• Text section:
Segment Open

Ignition system problems: spark plugs

At some point — possibly when the words we have ignition from the Kennedy Space Center Firing Room — many of us began to think of the word ignition as synonymous with starting, but that’s not exactly what’s going on with ignition systems. An ignition system is actually about producing a spark that ignites a fuel-air mixture within an engine’s cylinder(s). Ignition happens continually when you’re using a mower. A few components of this system can be culprits when an engine won’t start.

The most common culprit is probably a spark plug that needs cleaning or replacement. Buildup from a constantly exploding engine cylinder will eventually degrade the performance of the plug until it can’t function properly at all. It’s a little easier to diagnose a bad spark plug in an engine that will barely start than one that won’t start at all, and if you’ve recently noticed that your mower makes you pull the starter rope harder, is prone to losing power while running, or starts using more gas than normal, the plug might be the problem. The clearest sign of plug trouble is when your engine will turn over but not actually start.

It’s a good idea to replace them at least once per year, and cleaning or replacing your plugs is a reasonable first step in resolving just about any starting problem. You can try gently cleaning a spark plug with fine-grit sandpaper, a file, or a soft wire brush, and you can use carburetor or plug cleaning spray to help. Just be gentle; damaged plugs will not be kind to your engine. There are other potential plug issues (wrong plug, bad gapping, or a cracked insulator) that might not be worth diagnosing, given that replacing the plug with a new (and correct) one addresses all these issues at once.

Ignition system problems: plug wires and coil

After dealing with the plug, it’s just about time to get serious with your diagnostics. But first, inspect your plug wires for obvious wear or damage. If they appear to be in poor shape, they probably are, which makes replacing them a good idea regardless of whether they are the full cause of your starting troubles. Next, it’s time to verify that your engine isn’t getting a spark. Ground your plug’s threads against a metal part of the engine itself and have someone attempt to start the mower as you observe the plug. If you consistently don’t see a spark, you should start looking at other possible causes.

If your plug wires are in good shape, ensure they’re making good contact with the spark plugs. Clean their terminals and, if necessary, squeeze the terminals slightly with pliers. If your mower has an on/off switch, use an electrical tester to make sure it’s functioning. Switches on mowers with pull cords can be slightly tricky to diagnose, so it might be a good idea to check the on/off function with a multimeter set to continuity mode. The point is that the continuity should change when the switch changes from on to off; some switches might close a circuit when on while others might open the circuit, but there should definitely be a change when the switch, well, switches. Check that the coil control wire connecting the engine to the coil isn’t abraded; if it shorts to the engine, the mower won’t start or run. Finally, consider replacing the coil. These are not user-serviceable, but they are affordable and critical to starting and running your mower.

Segment Closed

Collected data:
Segment Open

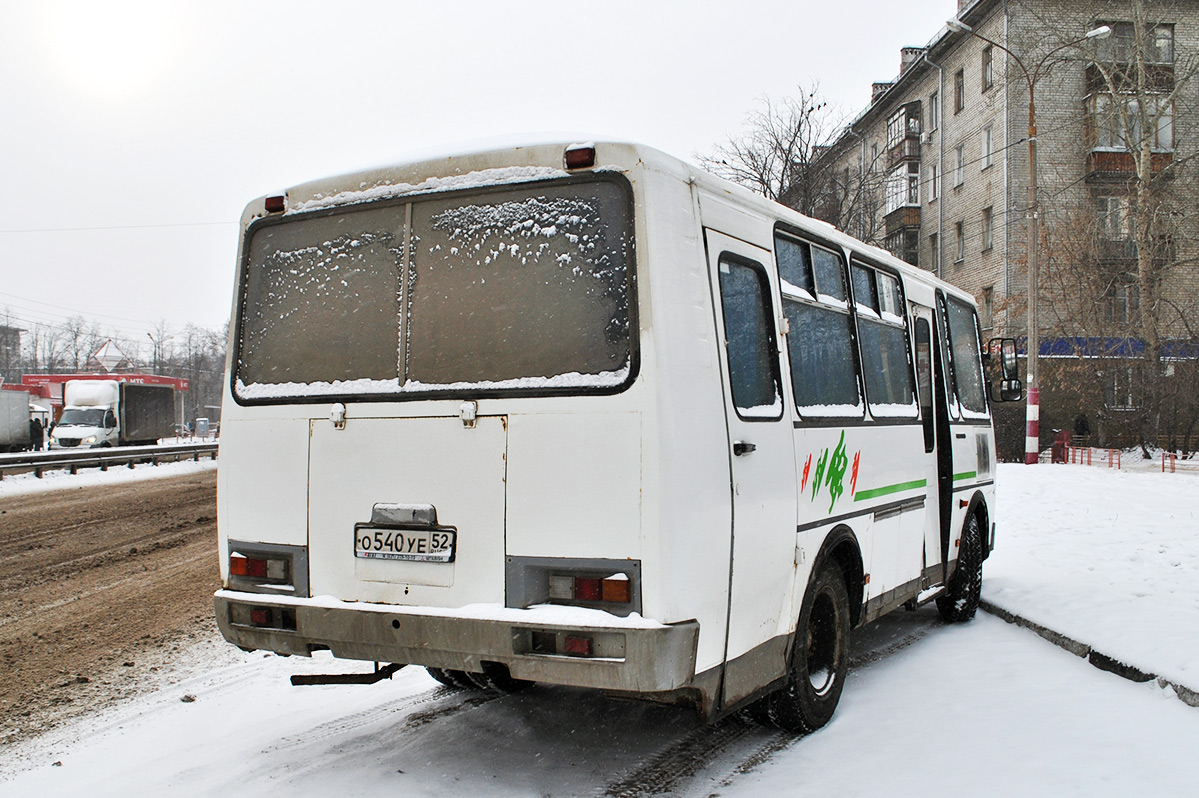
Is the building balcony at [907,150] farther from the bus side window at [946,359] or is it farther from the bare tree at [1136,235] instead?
the bus side window at [946,359]

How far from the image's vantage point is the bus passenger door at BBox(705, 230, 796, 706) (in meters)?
4.07

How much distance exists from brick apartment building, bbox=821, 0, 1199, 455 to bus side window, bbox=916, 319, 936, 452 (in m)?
24.7

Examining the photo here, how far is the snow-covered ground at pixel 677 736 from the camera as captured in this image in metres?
4.23

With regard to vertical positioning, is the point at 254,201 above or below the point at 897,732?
above

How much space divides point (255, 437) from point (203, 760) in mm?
1553

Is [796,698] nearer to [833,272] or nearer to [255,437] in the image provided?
[833,272]

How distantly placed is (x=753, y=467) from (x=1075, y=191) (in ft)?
114

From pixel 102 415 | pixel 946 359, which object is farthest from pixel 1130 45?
pixel 102 415

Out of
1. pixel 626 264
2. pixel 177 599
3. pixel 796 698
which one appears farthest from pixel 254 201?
pixel 177 599

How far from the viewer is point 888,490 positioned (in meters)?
5.98

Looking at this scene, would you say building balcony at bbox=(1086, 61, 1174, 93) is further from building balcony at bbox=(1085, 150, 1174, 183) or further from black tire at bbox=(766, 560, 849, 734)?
black tire at bbox=(766, 560, 849, 734)

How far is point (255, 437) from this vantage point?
4.51 metres

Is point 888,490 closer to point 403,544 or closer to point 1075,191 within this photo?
point 403,544

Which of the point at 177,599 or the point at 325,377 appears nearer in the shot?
the point at 325,377
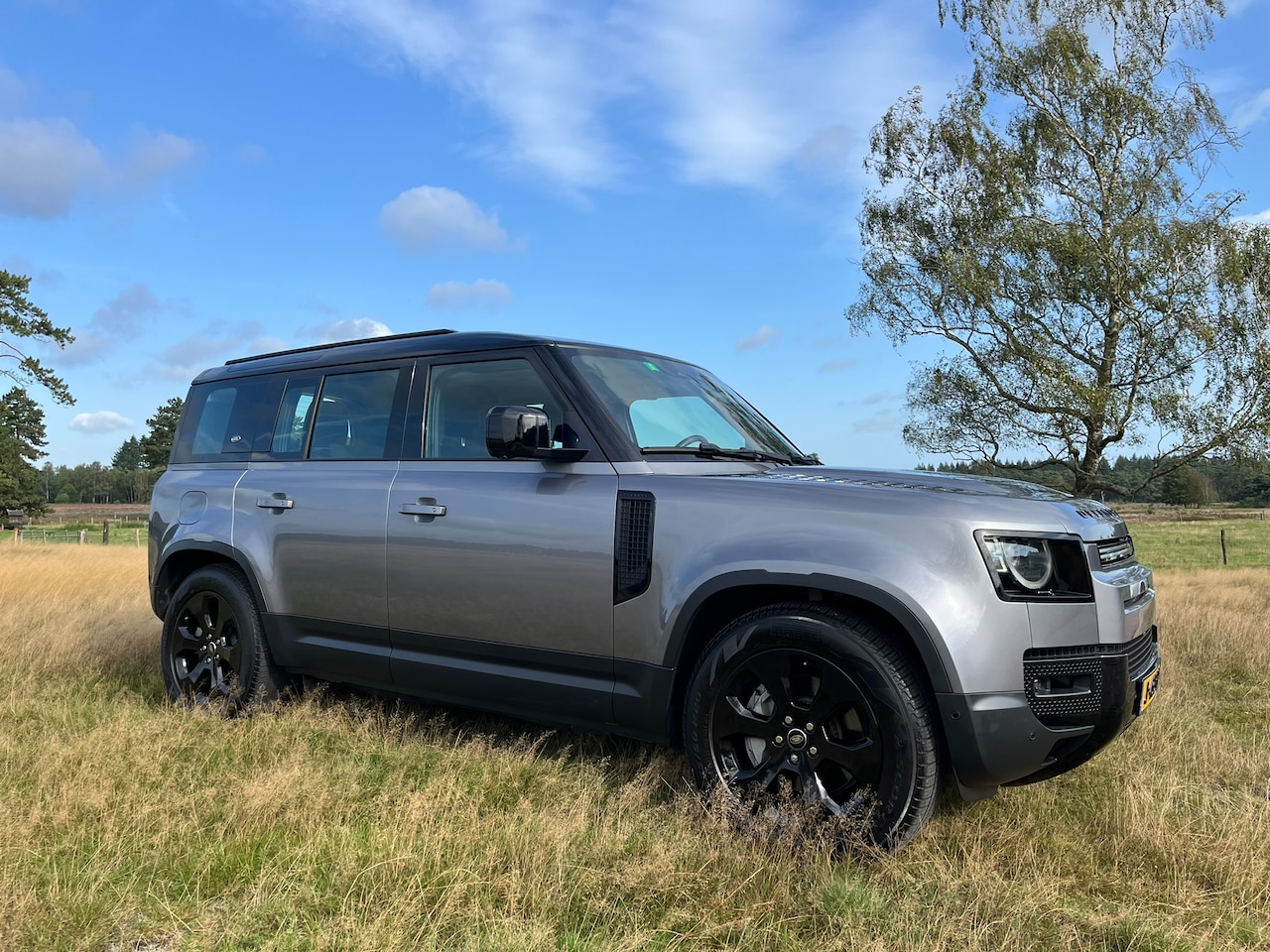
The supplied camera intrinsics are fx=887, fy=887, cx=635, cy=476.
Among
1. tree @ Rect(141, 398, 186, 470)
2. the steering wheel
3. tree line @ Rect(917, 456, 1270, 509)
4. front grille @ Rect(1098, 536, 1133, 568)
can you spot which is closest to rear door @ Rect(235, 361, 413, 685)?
the steering wheel

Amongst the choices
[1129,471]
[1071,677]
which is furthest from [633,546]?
[1129,471]

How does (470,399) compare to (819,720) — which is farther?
(470,399)

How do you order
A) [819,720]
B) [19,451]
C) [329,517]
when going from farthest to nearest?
[19,451] → [329,517] → [819,720]

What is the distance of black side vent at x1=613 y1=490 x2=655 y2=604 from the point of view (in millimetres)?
3387

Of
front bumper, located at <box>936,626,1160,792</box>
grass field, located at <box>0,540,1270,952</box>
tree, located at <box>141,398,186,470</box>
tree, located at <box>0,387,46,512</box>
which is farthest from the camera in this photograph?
tree, located at <box>141,398,186,470</box>

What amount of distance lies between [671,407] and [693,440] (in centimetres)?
25

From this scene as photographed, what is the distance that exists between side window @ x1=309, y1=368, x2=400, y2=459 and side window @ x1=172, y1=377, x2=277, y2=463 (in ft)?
1.46

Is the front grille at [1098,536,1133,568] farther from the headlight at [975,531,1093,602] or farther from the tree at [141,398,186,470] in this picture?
the tree at [141,398,186,470]

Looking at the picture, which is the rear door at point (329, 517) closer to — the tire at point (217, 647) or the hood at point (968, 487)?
the tire at point (217, 647)

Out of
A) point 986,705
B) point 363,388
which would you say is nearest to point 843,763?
point 986,705

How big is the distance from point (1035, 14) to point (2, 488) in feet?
145

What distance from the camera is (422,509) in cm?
403

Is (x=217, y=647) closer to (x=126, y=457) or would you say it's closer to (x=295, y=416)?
(x=295, y=416)

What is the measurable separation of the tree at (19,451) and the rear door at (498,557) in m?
36.7
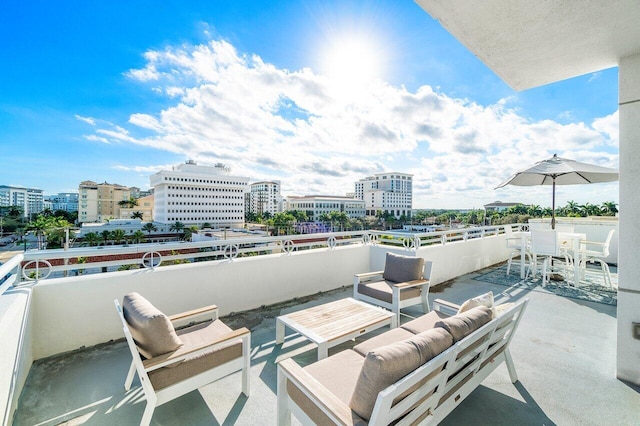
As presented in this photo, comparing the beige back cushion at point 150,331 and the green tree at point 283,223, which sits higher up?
the beige back cushion at point 150,331

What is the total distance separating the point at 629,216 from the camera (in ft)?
7.13

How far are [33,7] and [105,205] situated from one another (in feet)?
253

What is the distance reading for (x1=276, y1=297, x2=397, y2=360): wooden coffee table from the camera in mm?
2305

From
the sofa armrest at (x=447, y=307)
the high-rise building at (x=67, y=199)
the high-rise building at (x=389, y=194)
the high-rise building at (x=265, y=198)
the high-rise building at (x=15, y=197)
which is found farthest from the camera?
the high-rise building at (x=265, y=198)

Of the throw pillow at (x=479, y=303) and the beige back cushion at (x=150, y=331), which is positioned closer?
the beige back cushion at (x=150, y=331)

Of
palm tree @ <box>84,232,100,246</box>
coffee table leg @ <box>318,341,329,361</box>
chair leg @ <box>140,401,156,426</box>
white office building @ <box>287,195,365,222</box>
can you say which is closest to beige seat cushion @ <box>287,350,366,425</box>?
coffee table leg @ <box>318,341,329,361</box>

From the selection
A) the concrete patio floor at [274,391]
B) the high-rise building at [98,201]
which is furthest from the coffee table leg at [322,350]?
the high-rise building at [98,201]

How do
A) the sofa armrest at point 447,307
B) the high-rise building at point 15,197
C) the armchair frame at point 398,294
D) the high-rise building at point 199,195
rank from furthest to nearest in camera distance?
1. the high-rise building at point 199,195
2. the high-rise building at point 15,197
3. the armchair frame at point 398,294
4. the sofa armrest at point 447,307

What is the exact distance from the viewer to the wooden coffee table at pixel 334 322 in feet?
7.56

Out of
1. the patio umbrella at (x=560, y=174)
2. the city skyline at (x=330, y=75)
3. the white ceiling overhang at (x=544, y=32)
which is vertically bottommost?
the patio umbrella at (x=560, y=174)

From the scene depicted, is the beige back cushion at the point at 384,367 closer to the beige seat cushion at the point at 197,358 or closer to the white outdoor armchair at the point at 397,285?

Segment Closed

In the text on mower ignition problems, what is the clearest sign of spark plug trouble?

• Your response:
The engine turns over but doesn't actually start.